Перекатываюсь на спину и смеюсь. Вот как это будет, значит. Ни бомб над головой, ни выстрела в лоб. Ну, хотя бы с чистой совестью. Я выполнил все обещания. Месть за родителей, свобода для Миланы. О ней и сестре позаботятся и защитят, а с меня всё. С меня хватит. Слишком долго я боролся за пустоту. Я не нужен ей. А Крис переживёт. Она знала, что рано или поздно наступит этот момент. Она готова. А я устал.

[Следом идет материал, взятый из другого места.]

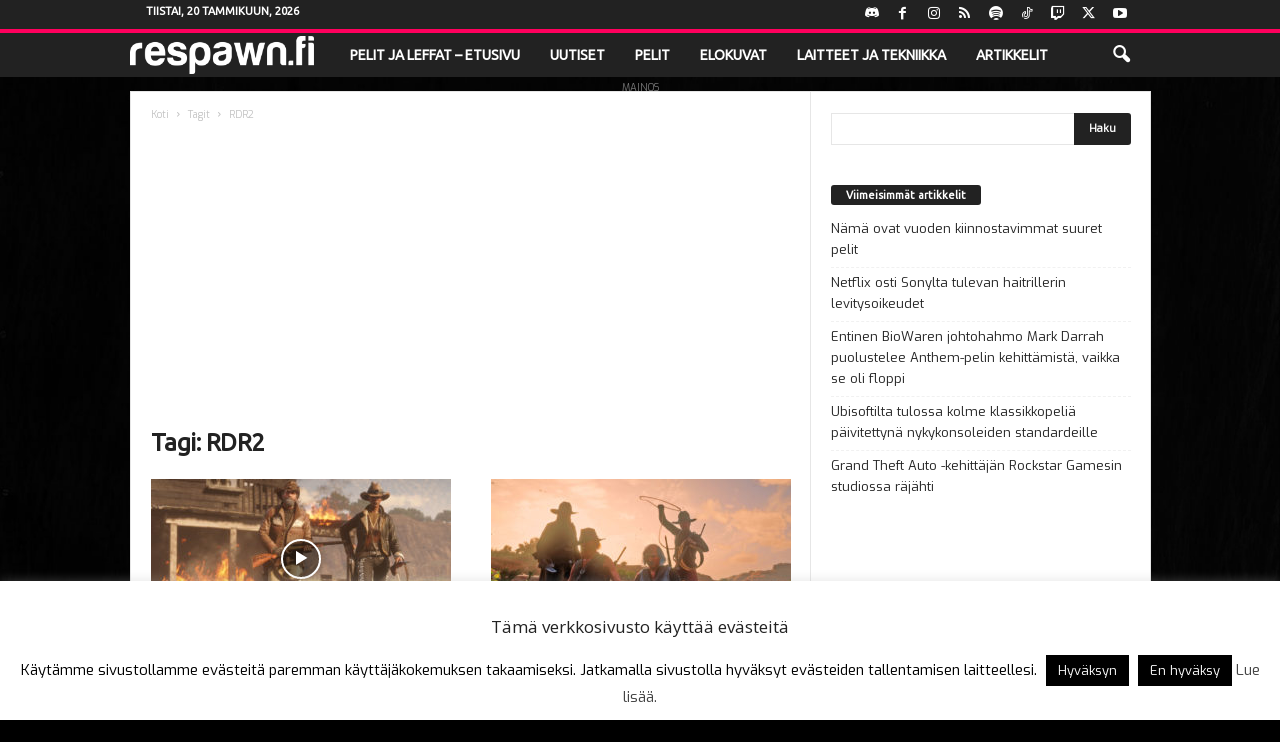

--- FILE ---
content_type: text/html; charset=utf-8
request_url: https://www.google.com/recaptcha/api2/aframe
body_size: 267
content:
<!DOCTYPE HTML><html><head><meta http-equiv="content-type" content="text/html; charset=UTF-8"></head><body><script nonce="hvGTkZGyr0ZTYtW4h8dnnQ">/** Anti-fraud and anti-abuse applications only. See google.com/recaptcha */ try{var clients={'sodar':'https://pagead2.googlesyndication.com/pagead/sodar?'};window.addEventListener("message",function(a){try{if(a.source===window.parent){var b=JSON.parse(a.data);var c=clients[b['id']];if(c){var d=document.createElement('img');d.src=c+b['params']+'&rc='+(localStorage.getItem("rc::a")?sessionStorage.getItem("rc::b"):"");window.document.body.appendChild(d);sessionStorage.setItem("rc::e",parseInt(sessionStorage.getItem("rc::e")||0)+1);localStorage.setItem("rc::h",'1768932842546');}}}catch(b){}});window.parent.postMessage("_grecaptcha_ready", "*");}catch(b){}</script></body></html>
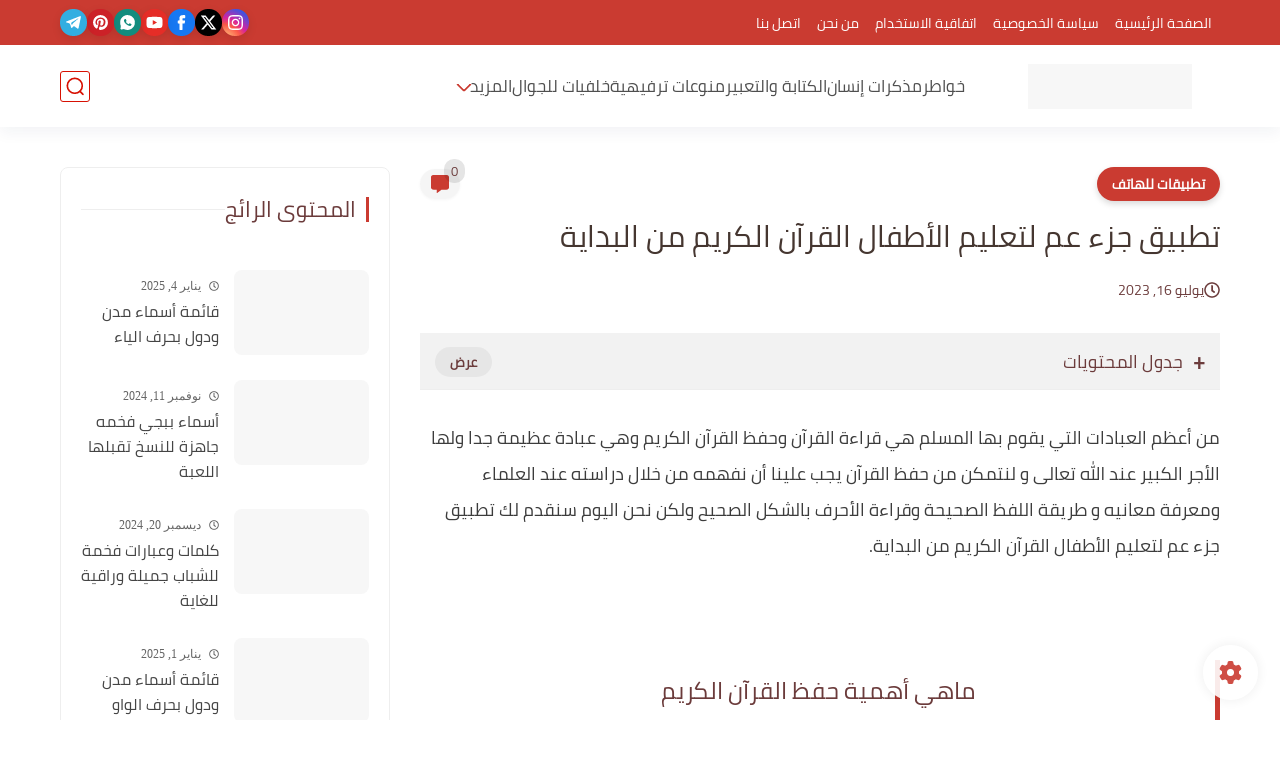

--- FILE ---
content_type: text/html; charset=utf-8
request_url: https://www.google.com/recaptcha/api2/aframe
body_size: 268
content:
<!DOCTYPE HTML><html><head><meta http-equiv="content-type" content="text/html; charset=UTF-8"></head><body><script nonce="mWW-zvnVmU4aNfxqqS9lfA">/** Anti-fraud and anti-abuse applications only. See google.com/recaptcha */ try{var clients={'sodar':'https://pagead2.googlesyndication.com/pagead/sodar?'};window.addEventListener("message",function(a){try{if(a.source===window.parent){var b=JSON.parse(a.data);var c=clients[b['id']];if(c){var d=document.createElement('img');d.src=c+b['params']+'&rc='+(localStorage.getItem("rc::a")?sessionStorage.getItem("rc::b"):"");window.document.body.appendChild(d);sessionStorage.setItem("rc::e",parseInt(sessionStorage.getItem("rc::e")||0)+1);localStorage.setItem("rc::h",'1763155890527');}}}catch(b){}});window.parent.postMessage("_grecaptcha_ready", "*");}catch(b){}</script></body></html>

А дальше события как в тумане, но с бешеной скорость. Надо мной появляется Илья, осматривает бегло, вкалывает что-то в самое сердце и прижимает снятую с себя куртку к животу. Друг что-то говорит, кричит куда-то. Затем толпа, меня на руки подхватывают и в машину уносят. Я прикрываю глаза, а когда открываю, чувствую уже едем. Нас пятеро в машине. Все что-то орут, а я опять отключаюсь. В третий раз вижу уже потолок и рожи Стаса и Влада. Хватают меня, к столу прижимают, потому что больше положить-то некуда. Прошу всех уйти, оставить меня в покое. Не помню что было дальше, но отчётливо слышу фразу её.
— Не бросай меня. Умоляю.
А меня болью простреливает всего, пока шепчет, что нужен ей, что любит меня, что без меня не сможет. И я снова жить хочу. Моя девочка. Моя Кнопочка.